- _DESCRIPTION OF THE TASK_:
Transcribe the records in full, keeping every character as it is.

(Recorded data)
◇ ◇ ◇ ◇ ◇

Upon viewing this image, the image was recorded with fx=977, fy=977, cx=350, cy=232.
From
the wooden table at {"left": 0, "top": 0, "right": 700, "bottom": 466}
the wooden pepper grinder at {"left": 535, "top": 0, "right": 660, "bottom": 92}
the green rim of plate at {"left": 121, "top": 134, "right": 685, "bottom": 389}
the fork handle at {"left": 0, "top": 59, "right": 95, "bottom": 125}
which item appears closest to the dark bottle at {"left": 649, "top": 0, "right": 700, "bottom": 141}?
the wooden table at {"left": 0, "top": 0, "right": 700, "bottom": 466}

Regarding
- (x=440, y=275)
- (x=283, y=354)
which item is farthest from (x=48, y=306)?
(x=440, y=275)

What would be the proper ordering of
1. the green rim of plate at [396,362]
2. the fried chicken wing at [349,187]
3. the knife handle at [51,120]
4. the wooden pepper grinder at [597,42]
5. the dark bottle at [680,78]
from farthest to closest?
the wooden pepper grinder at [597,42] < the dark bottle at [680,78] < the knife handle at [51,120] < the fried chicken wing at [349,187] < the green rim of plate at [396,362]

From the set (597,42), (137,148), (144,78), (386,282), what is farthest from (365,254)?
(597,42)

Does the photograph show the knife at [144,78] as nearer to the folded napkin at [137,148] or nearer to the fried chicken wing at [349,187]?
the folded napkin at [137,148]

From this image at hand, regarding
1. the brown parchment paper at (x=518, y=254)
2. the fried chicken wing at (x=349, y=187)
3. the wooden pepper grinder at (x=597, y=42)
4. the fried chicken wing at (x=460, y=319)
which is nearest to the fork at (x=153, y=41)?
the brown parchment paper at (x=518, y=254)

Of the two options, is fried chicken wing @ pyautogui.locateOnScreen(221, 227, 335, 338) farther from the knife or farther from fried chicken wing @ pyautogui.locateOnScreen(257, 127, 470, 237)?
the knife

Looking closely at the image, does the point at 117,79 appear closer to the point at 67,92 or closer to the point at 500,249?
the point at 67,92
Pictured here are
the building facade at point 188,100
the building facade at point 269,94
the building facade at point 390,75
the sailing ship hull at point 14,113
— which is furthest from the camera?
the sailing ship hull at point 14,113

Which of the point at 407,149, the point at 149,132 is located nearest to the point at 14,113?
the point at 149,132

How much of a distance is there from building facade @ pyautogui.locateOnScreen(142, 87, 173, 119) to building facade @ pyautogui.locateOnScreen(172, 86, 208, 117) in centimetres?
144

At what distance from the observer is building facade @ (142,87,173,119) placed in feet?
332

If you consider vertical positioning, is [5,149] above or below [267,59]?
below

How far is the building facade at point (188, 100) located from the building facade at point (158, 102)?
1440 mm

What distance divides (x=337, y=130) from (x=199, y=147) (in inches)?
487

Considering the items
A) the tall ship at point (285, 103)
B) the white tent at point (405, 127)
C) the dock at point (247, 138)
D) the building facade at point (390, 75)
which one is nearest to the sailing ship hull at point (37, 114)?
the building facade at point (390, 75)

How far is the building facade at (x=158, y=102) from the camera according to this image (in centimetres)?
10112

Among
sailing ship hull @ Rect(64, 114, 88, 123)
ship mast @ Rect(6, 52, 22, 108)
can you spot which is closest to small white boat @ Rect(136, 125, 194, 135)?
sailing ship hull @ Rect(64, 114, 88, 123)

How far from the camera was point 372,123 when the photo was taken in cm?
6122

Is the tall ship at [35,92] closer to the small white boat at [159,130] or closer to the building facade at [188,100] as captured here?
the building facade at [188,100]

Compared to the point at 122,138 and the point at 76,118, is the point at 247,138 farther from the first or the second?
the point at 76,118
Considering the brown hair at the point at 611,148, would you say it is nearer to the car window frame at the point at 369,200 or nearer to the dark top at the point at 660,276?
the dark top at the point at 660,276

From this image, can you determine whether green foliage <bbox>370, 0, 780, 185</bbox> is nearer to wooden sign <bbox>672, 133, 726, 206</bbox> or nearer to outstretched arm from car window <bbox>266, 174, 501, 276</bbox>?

◇ ◇ ◇ ◇ ◇

- _SOLUTION TO THIS PROBLEM_:
Upon viewing this image, the image was recorded with fx=977, fy=977, cx=350, cy=232.
From
the wooden table at {"left": 0, "top": 0, "right": 700, "bottom": 466}
the wooden pepper grinder at {"left": 535, "top": 0, "right": 660, "bottom": 92}
the green rim of plate at {"left": 121, "top": 134, "right": 685, "bottom": 389}
the fork handle at {"left": 0, "top": 59, "right": 95, "bottom": 125}
which item appears closest to the dark bottle at {"left": 649, "top": 0, "right": 700, "bottom": 141}?
the wooden table at {"left": 0, "top": 0, "right": 700, "bottom": 466}

Regarding
- (x=440, y=275)
- (x=283, y=354)
which item is farthest from (x=48, y=306)?
(x=440, y=275)

What would be the proper ordering of
1. the green rim of plate at [396,362]
2. the fried chicken wing at [349,187]
3. the knife handle at [51,120]
4. the wooden pepper grinder at [597,42]
5. the dark bottle at [680,78]
from farthest to closest?
the wooden pepper grinder at [597,42] < the dark bottle at [680,78] < the knife handle at [51,120] < the fried chicken wing at [349,187] < the green rim of plate at [396,362]

From the set (597,42), (137,148), (144,78), (386,282), what is farthest from (365,254)?
(597,42)

Does the photograph show the knife at [144,78] as nearer to the folded napkin at [137,148] or nearer to the fried chicken wing at [349,187]?
the folded napkin at [137,148]

From this image at hand, regarding
1. the brown parchment paper at (x=518, y=254)
2. the fried chicken wing at (x=349, y=187)
3. the wooden pepper grinder at (x=597, y=42)
4. the fried chicken wing at (x=460, y=319)
which is nearest to the fork at (x=153, y=41)?
the brown parchment paper at (x=518, y=254)

Of the two options, is fried chicken wing @ pyautogui.locateOnScreen(221, 227, 335, 338) farther from the knife or farther from fried chicken wing @ pyautogui.locateOnScreen(257, 127, 470, 237)?
the knife

Looking closely at the image, does the point at 117,79 appear closer to the point at 67,92 or closer to the point at 500,249?
the point at 67,92
Pictured here are
the building facade at point 188,100
the building facade at point 269,94
the building facade at point 390,75
the sailing ship hull at point 14,113
— which is furthest from the camera?
the sailing ship hull at point 14,113

Which of the point at 407,149, the point at 149,132 is located nearest to the point at 14,113?
the point at 149,132

How much of a distance is there from building facade @ pyautogui.locateOnScreen(142, 87, 173, 119) to building facade @ pyautogui.locateOnScreen(172, 86, 208, 117) in centimetres?
144

At what distance from the observer is building facade @ (142,87,173,119) placed in feet?
332

If you consider vertical positioning, is [5,149] above or below [267,59]?
below

How far is the building facade at point (188, 100) located from the building facade at point (158, 102)?
1440 mm

What distance divides (x=337, y=130) from (x=199, y=147) (in inches)?
487

Considering the items
A) the tall ship at point (285, 103)
B) the white tent at point (405, 127)
C) the dock at point (247, 138)
D) the building facade at point (390, 75)
which one is nearest to the sailing ship hull at point (37, 114)?
the building facade at point (390, 75)

How far is the building facade at (x=158, y=102) from the camera according to this image (in centimetres)?
10112

Among
sailing ship hull @ Rect(64, 114, 88, 123)
ship mast @ Rect(6, 52, 22, 108)
can you spot which is closest to small white boat @ Rect(136, 125, 194, 135)?
sailing ship hull @ Rect(64, 114, 88, 123)

How far from the camera was point 372,123 when the photo was taken in cm?
6122

Is the tall ship at [35,92] closer to the small white boat at [159,130] or closer to the building facade at [188,100] as captured here?
the building facade at [188,100]

Compared to the point at 122,138 and the point at 76,118, is the point at 247,138 farther from the first or the second?
the point at 76,118
Considering the brown hair at the point at 611,148, would you say it is nearer to the car window frame at the point at 369,200 or nearer to the dark top at the point at 660,276?
the dark top at the point at 660,276

From this image, can you determine whether green foliage <bbox>370, 0, 780, 185</bbox> is nearer to wooden sign <bbox>672, 133, 726, 206</bbox> or nearer to outstretched arm from car window <bbox>266, 174, 501, 276</bbox>?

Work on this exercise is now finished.